[QUOTED PASSAGE]
•••••

Reach has offered to settle with a small group of staff who put together a claim after their pay was cut by 10% at the start of the Covid-19 crisis.
The temporary pay reductions saved the publisher £4m in 2020.
- December 1, 2021
- November 24, 2021
- October 28, 2021
The Mirror, Express and Star owner, which is also the UK’s biggest regional publisher, cut the salaries of all non-furloughed staff by at least 10% between April and June last year as part of a package of cost-saving measures to get through the worst of the pandemic as advertising and circulation revenues fell.
Board and senior editorial and management staff had a 20% pay cut while everyone else saw their salaries reduced by 10% for three months – although Reach said no-one’s pay would dip below the living wage.
Reach has now offered to reimburse the losses of 10% for a small group of staff from across the company who lodged an employment tribunal claim for unlawful deduction of wages.
The deadline for staff to respond to the offer was on Wednesday (14 April).
Other staff members who were not involved in the claim will not get the money back. Press Gazette understands some who had originally expressed interest in taking part in the claim withdrew to concentrate on subsequent plans to cut 550 jobs in response to the revenue hit from Covid-19.

•••••

[LISTED ENTRIES]

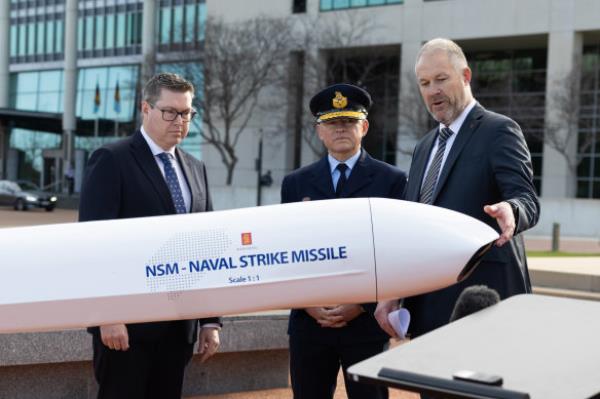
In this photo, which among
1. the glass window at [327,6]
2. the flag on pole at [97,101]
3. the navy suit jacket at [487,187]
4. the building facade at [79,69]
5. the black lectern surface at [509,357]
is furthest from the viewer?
the flag on pole at [97,101]

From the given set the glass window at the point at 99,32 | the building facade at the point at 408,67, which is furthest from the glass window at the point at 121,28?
the building facade at the point at 408,67

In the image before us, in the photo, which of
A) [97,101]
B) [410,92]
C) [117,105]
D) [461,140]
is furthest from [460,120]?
[97,101]

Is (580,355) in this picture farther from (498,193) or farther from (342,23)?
(342,23)

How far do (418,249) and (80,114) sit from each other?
6435 centimetres

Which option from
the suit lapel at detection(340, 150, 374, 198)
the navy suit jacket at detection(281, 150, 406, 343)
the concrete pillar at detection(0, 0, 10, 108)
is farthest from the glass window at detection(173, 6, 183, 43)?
the suit lapel at detection(340, 150, 374, 198)

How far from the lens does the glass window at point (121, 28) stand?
6272 cm

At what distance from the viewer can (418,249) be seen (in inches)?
144

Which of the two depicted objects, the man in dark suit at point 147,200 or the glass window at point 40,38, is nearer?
the man in dark suit at point 147,200

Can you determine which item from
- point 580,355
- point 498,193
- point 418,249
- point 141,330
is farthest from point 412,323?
point 580,355

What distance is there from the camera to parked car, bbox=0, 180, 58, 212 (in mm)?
36162

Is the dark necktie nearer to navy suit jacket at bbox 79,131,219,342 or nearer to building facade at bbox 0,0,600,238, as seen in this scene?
navy suit jacket at bbox 79,131,219,342

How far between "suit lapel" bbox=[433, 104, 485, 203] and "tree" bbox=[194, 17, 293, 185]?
39.6 metres

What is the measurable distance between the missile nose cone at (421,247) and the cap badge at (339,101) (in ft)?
2.80

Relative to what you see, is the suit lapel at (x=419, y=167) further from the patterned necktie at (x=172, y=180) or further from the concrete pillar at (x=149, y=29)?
the concrete pillar at (x=149, y=29)
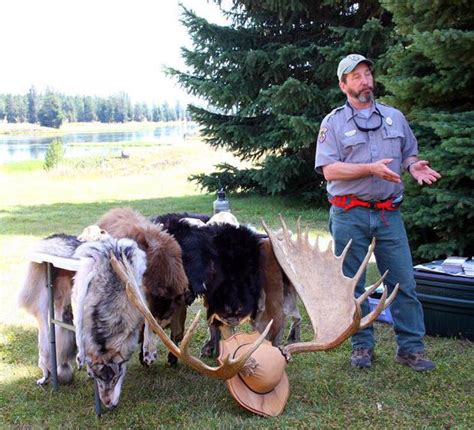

•••••

[TASKS]
- A) Could you redo the part of the article on Reach's pay cuts that opens with the words containing "- December 1, 2021" and closes with "Wednesday (14 April).", putting "industrial tribunal" where "employment tribunal" now stands?
- B) Can you pick up the article on Reach's pay cuts after its last sentence and carry it on?
None of the rows matter for what is asked here.

[RESPONSE LIST]
- A)
- December 1, 2021
- November 24, 2021
- October 28, 2021
The Mirror, Express and Star owner, which is also the UK’s biggest regional publisher, cut the salaries of all non-furloughed staff by at least 10% between April and June last year as part of a package of cost-saving measures to get through the worst of the pandemic as advertising and circulation revenues fell.
Board and senior editorial and management staff had a 20% pay cut while everyone else saw their salaries reduced by 10% for three months – although Reach said no-one’s pay would dip below the living wage.
Reach has now offered to reimburse the losses of 10% for a small group of staff from across the company who lodged an industrial tribunal claim for unlawful deduction of wages.
The deadline for staff to respond to the offer was on Wednesday (14 April).

- B)
In 2020 Reach also saved £7m from the suspension of bonuses, meaning total staff costs were down £22.9m to £217.2m.
One of the staff members involved in the claim, who asked to remain anonymous, told Press Gazette: “Reach breached our contracts and unlawfully deducted our wages and after 12 long months we’ve finally had it returned to us.
“The company refused to entertain the idea of returning the 10% last summer and insisted we all simply draw a line under it and move on ‘for the sake of the business’. No one wanted it to come to this point where we had to mount a legal challenge but they left us with no other option.
“I’m glad this is all over and the money has finally been returned as it’s a massive weight off of my shoulders.”
Reach offered all employees around £400 in shares at the end of 2020 “in recognition of their contribution and achievements during a challenging year, and to ensure all Reach colleagues have an opportunity to share in the future success of the business”.
A Reach spokesperson said: “Reach made a temporary salary cut between April and June 2020 when the business saw significant impacts from Covid-19 on advertising and circulation revenues.
“This was one of a number of cost reduction measures, impacting all stakeholders, that were taken to protect the business, its news titles, and jobs during an unprecedented crisis.
“Normal pay restarted in July last year, and an all-colleague share award was made in December in recognition of the commitment of all Reach colleagues during a difficult year.
“A small number of colleagues chose to make a claim via the tribunal process and we are in discussions with these individuals with the aim of seeking a resolution.”
Around a fifth of all Reach staff were put on furlough at the start of the pandemic receiving 90% of their wages, with a total of £7m claimed from the Government in 2020 to cover the mandated 80%.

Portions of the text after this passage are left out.